В общем, рисунки и полезные и нравоучительные, потому что понятно, что подобные награды никто никому даром не даст, их еще надо заслужить. И как их заслужить, тоже понятно, а если есть сомнения, то тут же, внизу листа, Зуев рисует стопку тоже очень аккуратных папочек, на корешках которых: “Явка с повинной”, “Чистосердечное признание”, “Добросовестное сотрудничество со следствием”.

“Конечно, – говорил отец, – мне не мог не понравиться зуевский рог изобилия и всё остальное, что он там рисовал, всё-всё: и «Ларек», и «Баня», но главное, уже после первых пяти дней конвейера – на полночи Зуева подменял его напарник, лейтенант Комаров – это, конечно, «Сон».

И я, – говорил отец, – спешил, прямо во весь опор несся, чтобы угодить, чтобы заслужить «Сон». Взахлеб рассказывал Зуеву и его напарнику – а машинистка стрекотала и стрекотала, – что да, он прав: последние полтора года, то есть сразу, как освободился, я занимался незаконным предпринимательством – изготавливал и продавал предметы культа, тем самым, вне всяких сомнений, нанеся государству немалый ущерб.

Я рассказал ему, – говорил отец, – и про бумагу Алимпия, и про Петька, про его людей, один из которых украл и продал нам пресс, другой сделал к нему вкладыш, чтобы мы могли тысячами штамповать крестики, рассказал про человека, который делал трафареты для похоронных лент, и про спеца по шелкографии, безотказно прокатывавшего их на своем станке, рассказал, как мы ездили из епархии в епархию и сбывали товар.
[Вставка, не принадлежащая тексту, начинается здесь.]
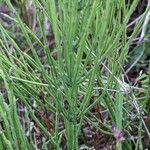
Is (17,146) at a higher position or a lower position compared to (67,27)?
lower

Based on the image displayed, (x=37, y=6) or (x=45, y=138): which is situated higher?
(x=37, y=6)

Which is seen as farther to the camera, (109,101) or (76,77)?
(109,101)

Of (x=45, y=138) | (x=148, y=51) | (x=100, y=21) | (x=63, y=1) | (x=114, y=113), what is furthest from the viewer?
(x=148, y=51)

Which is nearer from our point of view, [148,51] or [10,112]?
[10,112]

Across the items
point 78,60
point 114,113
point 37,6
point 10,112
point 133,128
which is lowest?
point 133,128

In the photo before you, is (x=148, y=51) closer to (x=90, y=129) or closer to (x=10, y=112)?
(x=90, y=129)

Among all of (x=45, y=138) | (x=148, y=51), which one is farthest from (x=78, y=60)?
(x=148, y=51)

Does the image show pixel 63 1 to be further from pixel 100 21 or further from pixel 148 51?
pixel 148 51

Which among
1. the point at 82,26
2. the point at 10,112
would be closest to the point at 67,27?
the point at 82,26

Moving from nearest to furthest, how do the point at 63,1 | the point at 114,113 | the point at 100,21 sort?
1. the point at 63,1
2. the point at 100,21
3. the point at 114,113
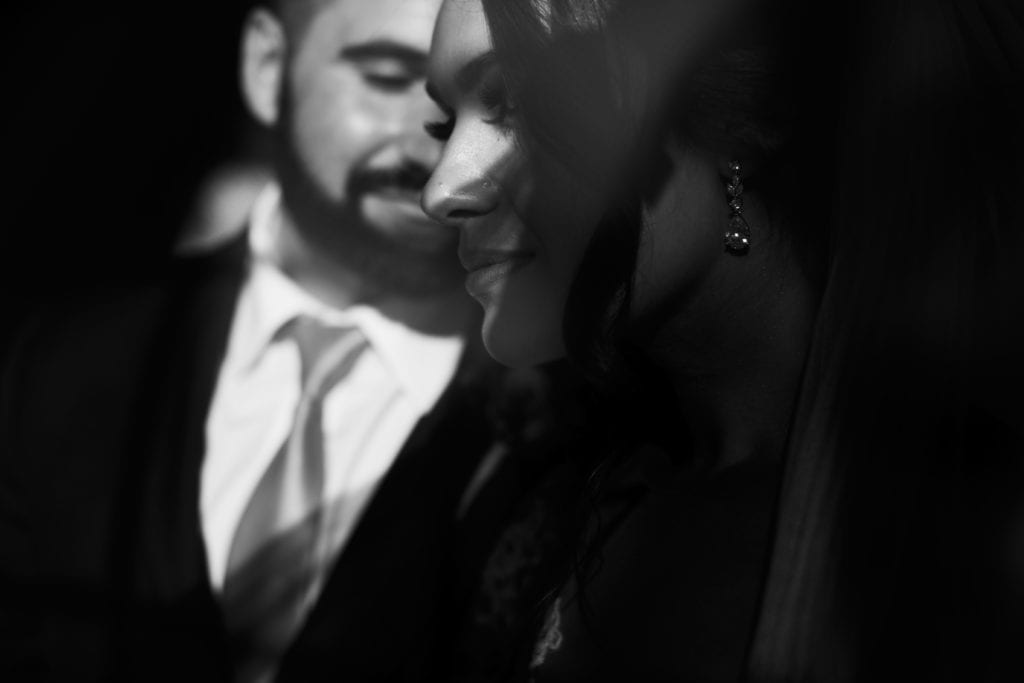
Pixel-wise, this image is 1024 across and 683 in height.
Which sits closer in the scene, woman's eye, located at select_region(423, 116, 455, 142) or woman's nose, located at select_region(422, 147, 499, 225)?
woman's nose, located at select_region(422, 147, 499, 225)

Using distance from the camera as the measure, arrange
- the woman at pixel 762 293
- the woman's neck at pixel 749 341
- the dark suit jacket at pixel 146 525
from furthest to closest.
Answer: the dark suit jacket at pixel 146 525, the woman's neck at pixel 749 341, the woman at pixel 762 293

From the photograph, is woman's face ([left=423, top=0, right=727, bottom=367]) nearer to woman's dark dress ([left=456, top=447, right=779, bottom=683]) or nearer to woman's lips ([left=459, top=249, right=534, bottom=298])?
woman's lips ([left=459, top=249, right=534, bottom=298])

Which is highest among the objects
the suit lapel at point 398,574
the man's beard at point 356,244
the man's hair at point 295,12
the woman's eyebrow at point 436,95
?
the woman's eyebrow at point 436,95

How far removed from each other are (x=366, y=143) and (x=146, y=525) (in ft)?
1.42

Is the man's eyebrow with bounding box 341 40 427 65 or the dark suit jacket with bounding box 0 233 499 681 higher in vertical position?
the man's eyebrow with bounding box 341 40 427 65

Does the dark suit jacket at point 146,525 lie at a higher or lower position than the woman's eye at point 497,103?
lower

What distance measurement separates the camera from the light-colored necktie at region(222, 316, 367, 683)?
104cm

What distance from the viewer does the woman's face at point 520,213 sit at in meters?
0.76

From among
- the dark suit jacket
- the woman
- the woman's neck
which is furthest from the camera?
the dark suit jacket

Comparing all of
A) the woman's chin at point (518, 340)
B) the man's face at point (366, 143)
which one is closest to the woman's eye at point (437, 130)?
the man's face at point (366, 143)

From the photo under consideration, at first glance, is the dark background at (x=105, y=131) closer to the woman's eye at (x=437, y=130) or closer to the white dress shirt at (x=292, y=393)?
the white dress shirt at (x=292, y=393)

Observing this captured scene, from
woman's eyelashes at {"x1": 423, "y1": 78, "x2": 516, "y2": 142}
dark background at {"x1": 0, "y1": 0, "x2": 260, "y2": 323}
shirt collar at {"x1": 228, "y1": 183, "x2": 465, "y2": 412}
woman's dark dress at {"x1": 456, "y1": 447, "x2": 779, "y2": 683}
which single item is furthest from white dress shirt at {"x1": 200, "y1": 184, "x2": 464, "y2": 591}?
woman's eyelashes at {"x1": 423, "y1": 78, "x2": 516, "y2": 142}

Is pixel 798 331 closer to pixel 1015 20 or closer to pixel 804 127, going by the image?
pixel 804 127

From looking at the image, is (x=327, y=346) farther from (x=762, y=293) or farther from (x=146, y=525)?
(x=762, y=293)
И зуевский напарник, надо отдать ему должное, слушал меня с интересом, а вот Зуев – нет. Зуев или клевал носом, или рисовал свои бесконечные картинки, будто то, что я говорил, никакой ценности не имело”.

“А ведь отец, – рассказывала Электра, – говорил, что это были очень хорошие, очень подробные показания, из которых за пять минут можно было сшить по-настоящему большое дело, а Зуев слушал его с таким безразличием, что отец даже стал бояться, что не заслужит свое «Хоть сутки напролет»”.

“Но через десять дней, – говорил отец, – моя добрая воля всё же была оценена: сначала появился ларек, потом ежедневная прогулка, кончились ночные допросы, а к концу недели совсем лафа: обещанный и так давно вожделенный сон. Три дня, – говорил отец, – не было никаких допросов, обо мне будто забыли, двое суток я спал без просыпа, потом только ел и спал, даже от прогулки отказывался, и за подаренные каникулы в общем восстановился.